L’impresa, ne conveniamo, non è semplice. In che modo immaginare questo Dio androgino quando i nostri schemi mentali ci conducono a rivolgerci, da generazioni, a un Dio “Padre” (spiritualità giudeo-protestante) o a un Dio “Madre” (spiritualità cattolicizzante).

Per parte nostra, è la lettura di Mircea Eliade che ci permette, non senza difficoltà, di pensare un Dio androgino.
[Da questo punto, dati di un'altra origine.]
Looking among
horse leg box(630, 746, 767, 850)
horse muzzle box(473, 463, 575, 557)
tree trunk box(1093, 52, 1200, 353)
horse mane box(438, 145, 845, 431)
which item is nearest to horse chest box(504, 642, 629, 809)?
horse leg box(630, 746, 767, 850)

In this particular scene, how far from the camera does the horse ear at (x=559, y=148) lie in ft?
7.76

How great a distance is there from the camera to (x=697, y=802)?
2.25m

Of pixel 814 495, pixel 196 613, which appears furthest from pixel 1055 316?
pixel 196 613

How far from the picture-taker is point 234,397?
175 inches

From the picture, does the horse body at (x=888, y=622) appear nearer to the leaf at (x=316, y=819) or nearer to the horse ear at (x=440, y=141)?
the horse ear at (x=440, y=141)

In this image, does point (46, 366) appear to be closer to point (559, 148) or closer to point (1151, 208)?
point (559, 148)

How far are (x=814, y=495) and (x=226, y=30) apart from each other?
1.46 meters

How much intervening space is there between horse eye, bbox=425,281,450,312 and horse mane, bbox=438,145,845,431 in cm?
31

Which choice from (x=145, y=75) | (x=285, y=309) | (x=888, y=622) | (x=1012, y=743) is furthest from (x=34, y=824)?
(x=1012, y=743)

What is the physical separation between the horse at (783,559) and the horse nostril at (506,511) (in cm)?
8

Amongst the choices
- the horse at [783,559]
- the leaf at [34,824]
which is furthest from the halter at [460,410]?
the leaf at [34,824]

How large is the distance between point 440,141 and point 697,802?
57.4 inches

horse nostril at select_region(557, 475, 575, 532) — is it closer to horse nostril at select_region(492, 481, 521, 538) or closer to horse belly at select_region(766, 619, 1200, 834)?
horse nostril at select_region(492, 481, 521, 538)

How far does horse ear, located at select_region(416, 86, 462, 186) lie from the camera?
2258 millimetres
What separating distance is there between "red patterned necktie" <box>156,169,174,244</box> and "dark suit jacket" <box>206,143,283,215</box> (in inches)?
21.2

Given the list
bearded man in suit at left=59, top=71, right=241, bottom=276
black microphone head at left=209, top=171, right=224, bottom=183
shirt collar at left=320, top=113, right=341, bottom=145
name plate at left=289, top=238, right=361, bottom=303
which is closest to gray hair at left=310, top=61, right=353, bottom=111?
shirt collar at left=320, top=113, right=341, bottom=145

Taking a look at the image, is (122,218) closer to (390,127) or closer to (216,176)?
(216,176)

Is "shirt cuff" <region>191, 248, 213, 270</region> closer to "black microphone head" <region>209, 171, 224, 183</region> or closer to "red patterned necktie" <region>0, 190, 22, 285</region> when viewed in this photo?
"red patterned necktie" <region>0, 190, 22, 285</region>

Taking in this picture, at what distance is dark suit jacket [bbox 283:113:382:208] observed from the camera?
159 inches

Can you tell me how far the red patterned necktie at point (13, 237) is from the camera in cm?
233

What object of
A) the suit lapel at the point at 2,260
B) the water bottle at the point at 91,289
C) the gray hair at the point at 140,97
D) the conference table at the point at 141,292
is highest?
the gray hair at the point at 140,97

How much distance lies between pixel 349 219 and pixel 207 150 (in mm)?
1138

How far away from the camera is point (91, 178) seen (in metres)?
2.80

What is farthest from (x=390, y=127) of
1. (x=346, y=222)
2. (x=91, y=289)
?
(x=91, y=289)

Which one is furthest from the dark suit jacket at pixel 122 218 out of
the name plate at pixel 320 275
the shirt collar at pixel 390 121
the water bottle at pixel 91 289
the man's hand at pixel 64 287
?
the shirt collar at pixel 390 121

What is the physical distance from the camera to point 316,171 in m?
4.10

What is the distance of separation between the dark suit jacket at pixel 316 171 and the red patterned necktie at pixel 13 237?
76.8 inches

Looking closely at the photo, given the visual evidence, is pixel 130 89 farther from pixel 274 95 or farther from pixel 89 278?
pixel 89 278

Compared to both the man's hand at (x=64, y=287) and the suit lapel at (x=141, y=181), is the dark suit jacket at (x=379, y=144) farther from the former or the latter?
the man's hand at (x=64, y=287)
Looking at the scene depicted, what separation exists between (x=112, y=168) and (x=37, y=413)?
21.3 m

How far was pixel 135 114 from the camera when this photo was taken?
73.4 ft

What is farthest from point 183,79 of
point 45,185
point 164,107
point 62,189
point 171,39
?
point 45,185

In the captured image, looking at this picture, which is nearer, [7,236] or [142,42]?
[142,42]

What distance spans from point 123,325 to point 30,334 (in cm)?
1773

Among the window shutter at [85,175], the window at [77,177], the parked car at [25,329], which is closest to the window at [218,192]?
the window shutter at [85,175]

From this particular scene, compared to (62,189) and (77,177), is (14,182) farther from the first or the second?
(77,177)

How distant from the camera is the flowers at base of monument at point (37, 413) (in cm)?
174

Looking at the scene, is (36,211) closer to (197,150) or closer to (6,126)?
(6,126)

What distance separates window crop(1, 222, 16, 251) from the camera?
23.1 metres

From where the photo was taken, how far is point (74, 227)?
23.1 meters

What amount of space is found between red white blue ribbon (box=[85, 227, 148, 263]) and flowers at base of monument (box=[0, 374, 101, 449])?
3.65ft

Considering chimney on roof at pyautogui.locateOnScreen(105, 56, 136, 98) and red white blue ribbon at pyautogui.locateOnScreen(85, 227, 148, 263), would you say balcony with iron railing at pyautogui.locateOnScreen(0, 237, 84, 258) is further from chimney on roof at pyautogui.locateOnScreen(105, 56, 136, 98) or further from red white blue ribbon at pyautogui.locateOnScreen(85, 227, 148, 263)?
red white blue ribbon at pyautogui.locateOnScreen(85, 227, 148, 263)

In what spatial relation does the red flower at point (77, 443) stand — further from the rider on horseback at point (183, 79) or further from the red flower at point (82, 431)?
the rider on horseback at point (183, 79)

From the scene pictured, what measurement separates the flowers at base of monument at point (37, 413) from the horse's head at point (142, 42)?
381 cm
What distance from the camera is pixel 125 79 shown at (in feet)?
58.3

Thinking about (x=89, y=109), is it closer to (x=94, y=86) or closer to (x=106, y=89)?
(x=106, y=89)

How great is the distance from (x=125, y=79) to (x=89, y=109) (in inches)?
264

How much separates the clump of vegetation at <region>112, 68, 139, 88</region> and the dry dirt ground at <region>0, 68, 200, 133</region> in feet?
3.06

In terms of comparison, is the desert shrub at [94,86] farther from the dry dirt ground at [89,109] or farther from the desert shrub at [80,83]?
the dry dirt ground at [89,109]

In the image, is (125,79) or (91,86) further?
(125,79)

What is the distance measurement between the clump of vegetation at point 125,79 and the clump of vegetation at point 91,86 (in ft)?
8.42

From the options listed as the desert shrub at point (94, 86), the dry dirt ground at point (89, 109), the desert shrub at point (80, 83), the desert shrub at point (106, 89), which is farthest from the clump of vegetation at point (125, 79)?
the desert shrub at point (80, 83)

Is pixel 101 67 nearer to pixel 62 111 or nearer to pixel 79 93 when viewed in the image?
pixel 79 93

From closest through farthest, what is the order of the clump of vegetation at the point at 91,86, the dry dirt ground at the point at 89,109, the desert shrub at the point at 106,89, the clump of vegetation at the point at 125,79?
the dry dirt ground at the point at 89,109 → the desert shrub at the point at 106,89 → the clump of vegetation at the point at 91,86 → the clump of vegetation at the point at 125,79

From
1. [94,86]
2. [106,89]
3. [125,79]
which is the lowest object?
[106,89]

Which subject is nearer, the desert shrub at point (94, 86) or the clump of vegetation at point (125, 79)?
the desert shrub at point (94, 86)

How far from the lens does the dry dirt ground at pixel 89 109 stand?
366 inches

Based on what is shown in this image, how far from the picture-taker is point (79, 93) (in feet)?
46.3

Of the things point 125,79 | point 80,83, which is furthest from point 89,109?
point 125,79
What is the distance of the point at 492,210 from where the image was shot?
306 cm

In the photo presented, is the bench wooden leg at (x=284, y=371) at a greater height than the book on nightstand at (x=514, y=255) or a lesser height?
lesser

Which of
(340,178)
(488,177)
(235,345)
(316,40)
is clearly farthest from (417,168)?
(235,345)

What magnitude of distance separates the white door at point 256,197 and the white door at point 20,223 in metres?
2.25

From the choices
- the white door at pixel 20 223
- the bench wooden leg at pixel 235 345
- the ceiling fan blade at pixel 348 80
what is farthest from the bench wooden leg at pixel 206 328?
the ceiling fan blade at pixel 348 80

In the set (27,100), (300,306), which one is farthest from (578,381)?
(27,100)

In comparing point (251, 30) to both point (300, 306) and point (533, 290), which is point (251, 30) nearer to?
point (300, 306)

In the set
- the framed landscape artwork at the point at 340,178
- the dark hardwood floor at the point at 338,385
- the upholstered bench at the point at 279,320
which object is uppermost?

In questa prospettiva l’androginia rinvia alla riunione dei contrari, in altri termini alla “totalizzazione dei frammenti”.

È nella riscoperta dei testi di questo grande storico delle religioni che abbiamo preso coscienza della nostra “nostalgia di uno stato paradossale nel quale i contrari coesistono senza per questo affrontarsi e dove le molteplicità compongono gli aspetti di una misteriosa Unità” e del nostro “desiderio di riscoprire questa Unità perduta” .

Così, grazie a questo contributo di Eliade, noi possiamo rivolgerci a un “Dio Padre/Madre” e ripetere in una prospettiva rinnovata: “ASCOLTA Israele ! Il SIGNORE nostro Dio è il SIGNORE UNO” (Scrittura e traduzione proposte dalla Bibbia TOB di Deuteronomio 6,4).